La commémoration des 40 ans de Mai 68 a failli nous faire oublier le séisme provoqué par les petits frères des soixante-huitards : le punk. Alors qu’une pléthore d’ouvrages en anglais ont déjà été consacrés à ce mouvement culminant de 1975 à 1981, bien peu d’études originales en français, jusqu’à cet essai de Christophe Bourseiller, ne leur avaient emboîté le pas. Génération chaos vient donc combler une lacune.
Le punk, avant de devenir le genre musical que l’on sait, fut d’abord un look subversif – c’est un euphémisme – qui bouleversa le paysage urbain, surtout londonien et new-yorkais, les deux foyers de la déferlante. Crêtes bigarrées, croix gammées, colliers à chien ou épingles de nourrice en guise de bijoux, parmi d’autres pièces d’un attirail dénotant un penchant pour la pornographie et les tueurs en série : les punks, première mouture, prenaient plaisir à piétiner les symboles et à horrifier les bien-pensants. Pour voir plus clair dans ce triomphe de la vibration négative et du désir de ne rien construire, dont les précédents seraient à chercher du côté de Dada, Artaud et les situationnistes, Bourseiller a eu la bonne idée de se faire à la fois historien et sociologue. Tout y passe : les musiciens punks avant la lettre : Lou Reed, Iggy Pop et les Stooges, Patti Smith ; les inventeurs de la mode punk : Malcolm McLaren et Vivienne Westwood ; les groupes fondateurs : The Ramones, Sex Pistols ; les clubs qui favorisèrent l’éclosion de la scène punk : le CBGB’s dans le Bowery (New York), le Roxy dans Covent Garden (Londres). Outre l’imposant index de groupes pour la plupart éphémères, comme les Dead Boys et autres Stinky Toys, on reste pantois devant les personnalités flamboyantes que le punk a produites : du coloré Genesis P-Orridge, père de la musique industrielle, au charismatique chanteur des Sex Pistols, John Lydon, alias « Johnny Rotten », dont les contorsions de visage et de corps étaient inspirées de l’art des cabarets et du cinéma burlesque.
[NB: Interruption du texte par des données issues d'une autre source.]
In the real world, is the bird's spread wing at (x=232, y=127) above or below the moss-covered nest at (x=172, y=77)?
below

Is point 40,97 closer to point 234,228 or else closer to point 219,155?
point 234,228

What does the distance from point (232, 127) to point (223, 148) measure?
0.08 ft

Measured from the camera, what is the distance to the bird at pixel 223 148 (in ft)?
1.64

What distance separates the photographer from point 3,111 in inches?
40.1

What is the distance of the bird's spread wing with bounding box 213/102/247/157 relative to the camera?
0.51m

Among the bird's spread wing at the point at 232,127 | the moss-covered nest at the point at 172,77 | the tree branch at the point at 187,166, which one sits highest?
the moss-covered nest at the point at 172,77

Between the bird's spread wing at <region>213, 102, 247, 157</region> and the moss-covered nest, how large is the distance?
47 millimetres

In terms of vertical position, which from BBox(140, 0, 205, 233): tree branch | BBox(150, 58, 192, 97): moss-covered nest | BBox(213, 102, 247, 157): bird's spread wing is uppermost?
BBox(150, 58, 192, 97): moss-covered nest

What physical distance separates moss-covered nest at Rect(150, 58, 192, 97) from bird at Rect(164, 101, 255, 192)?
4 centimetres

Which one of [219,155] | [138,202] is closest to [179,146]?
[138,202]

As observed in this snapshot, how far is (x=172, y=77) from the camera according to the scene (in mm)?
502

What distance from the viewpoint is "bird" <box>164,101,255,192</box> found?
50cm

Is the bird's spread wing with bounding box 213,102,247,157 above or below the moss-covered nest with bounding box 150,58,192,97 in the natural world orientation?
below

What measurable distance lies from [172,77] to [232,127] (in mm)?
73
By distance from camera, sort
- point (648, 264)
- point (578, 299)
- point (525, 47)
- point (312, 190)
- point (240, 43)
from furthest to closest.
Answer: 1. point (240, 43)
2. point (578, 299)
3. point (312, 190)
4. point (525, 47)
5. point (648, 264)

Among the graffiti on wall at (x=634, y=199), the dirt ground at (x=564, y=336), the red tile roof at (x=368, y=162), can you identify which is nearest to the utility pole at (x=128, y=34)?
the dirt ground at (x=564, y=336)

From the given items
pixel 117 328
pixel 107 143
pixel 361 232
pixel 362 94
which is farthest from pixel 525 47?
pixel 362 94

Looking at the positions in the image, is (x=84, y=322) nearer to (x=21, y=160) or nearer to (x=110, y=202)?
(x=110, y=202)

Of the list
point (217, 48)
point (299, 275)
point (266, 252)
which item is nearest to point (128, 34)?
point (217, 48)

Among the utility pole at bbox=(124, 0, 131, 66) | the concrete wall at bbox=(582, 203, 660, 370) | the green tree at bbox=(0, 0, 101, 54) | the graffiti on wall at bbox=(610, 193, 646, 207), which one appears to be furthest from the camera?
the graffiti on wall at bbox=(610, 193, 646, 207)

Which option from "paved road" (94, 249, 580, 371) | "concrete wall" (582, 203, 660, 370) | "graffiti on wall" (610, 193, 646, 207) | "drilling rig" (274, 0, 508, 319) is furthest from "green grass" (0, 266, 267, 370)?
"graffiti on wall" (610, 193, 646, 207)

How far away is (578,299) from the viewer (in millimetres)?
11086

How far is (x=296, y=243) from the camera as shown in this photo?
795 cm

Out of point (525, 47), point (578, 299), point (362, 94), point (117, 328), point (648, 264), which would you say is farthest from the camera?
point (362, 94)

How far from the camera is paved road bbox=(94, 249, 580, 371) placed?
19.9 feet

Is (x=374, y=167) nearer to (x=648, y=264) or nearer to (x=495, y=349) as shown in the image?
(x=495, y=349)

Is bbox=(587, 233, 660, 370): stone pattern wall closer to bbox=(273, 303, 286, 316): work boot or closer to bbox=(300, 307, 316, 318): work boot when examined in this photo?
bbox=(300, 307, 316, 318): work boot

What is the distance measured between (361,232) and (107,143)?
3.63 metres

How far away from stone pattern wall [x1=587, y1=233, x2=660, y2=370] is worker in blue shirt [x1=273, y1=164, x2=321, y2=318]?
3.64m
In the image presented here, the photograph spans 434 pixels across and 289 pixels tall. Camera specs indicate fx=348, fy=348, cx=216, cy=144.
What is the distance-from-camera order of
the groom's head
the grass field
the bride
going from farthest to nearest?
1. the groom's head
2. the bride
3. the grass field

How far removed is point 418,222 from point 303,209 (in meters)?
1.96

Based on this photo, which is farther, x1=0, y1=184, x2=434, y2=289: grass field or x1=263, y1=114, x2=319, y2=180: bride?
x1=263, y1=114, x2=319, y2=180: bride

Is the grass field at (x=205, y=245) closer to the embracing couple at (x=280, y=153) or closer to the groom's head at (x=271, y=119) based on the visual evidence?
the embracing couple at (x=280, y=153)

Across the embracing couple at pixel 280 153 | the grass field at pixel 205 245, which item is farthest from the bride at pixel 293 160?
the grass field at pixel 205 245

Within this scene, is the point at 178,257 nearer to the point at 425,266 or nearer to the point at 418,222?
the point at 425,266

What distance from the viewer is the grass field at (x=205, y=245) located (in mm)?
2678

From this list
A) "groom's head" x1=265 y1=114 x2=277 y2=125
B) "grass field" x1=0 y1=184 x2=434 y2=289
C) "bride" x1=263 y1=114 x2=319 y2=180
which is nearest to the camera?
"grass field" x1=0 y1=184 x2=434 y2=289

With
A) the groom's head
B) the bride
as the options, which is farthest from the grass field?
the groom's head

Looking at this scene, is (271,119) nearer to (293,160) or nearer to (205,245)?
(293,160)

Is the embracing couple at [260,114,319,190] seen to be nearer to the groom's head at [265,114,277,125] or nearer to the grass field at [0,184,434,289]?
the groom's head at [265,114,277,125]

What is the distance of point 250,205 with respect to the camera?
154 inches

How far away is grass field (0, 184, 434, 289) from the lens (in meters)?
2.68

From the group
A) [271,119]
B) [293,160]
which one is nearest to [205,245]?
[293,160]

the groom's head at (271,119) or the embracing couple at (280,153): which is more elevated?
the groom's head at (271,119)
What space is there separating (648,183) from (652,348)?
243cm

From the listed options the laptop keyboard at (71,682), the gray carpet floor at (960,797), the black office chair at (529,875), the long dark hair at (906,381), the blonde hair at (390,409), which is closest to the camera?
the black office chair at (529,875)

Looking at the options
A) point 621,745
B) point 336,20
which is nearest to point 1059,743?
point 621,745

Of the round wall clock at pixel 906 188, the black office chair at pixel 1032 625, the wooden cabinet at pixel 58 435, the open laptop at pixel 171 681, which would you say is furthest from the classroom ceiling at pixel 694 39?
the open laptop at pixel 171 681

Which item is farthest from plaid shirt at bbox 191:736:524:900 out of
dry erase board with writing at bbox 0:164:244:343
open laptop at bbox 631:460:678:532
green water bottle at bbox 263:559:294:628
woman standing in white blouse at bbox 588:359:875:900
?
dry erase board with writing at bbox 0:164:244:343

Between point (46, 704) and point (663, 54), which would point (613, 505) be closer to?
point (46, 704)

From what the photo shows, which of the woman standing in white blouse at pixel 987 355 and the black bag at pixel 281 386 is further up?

On appréciera, en outre, le regard amusé que promène l’auteur sur les émules parisiens du mouvement. Le punk français, que Bourseiller juge « petit-bourgeois » avant 1981 (il deviendra ensuite social et engagé à gauche), vaut surtout comme curiosité pour les aficionados du Paris nocturne sélect. Davantage qu’un simple chapitre dans l’histoire du rock, le punk représente « le roman noir d’une génération ».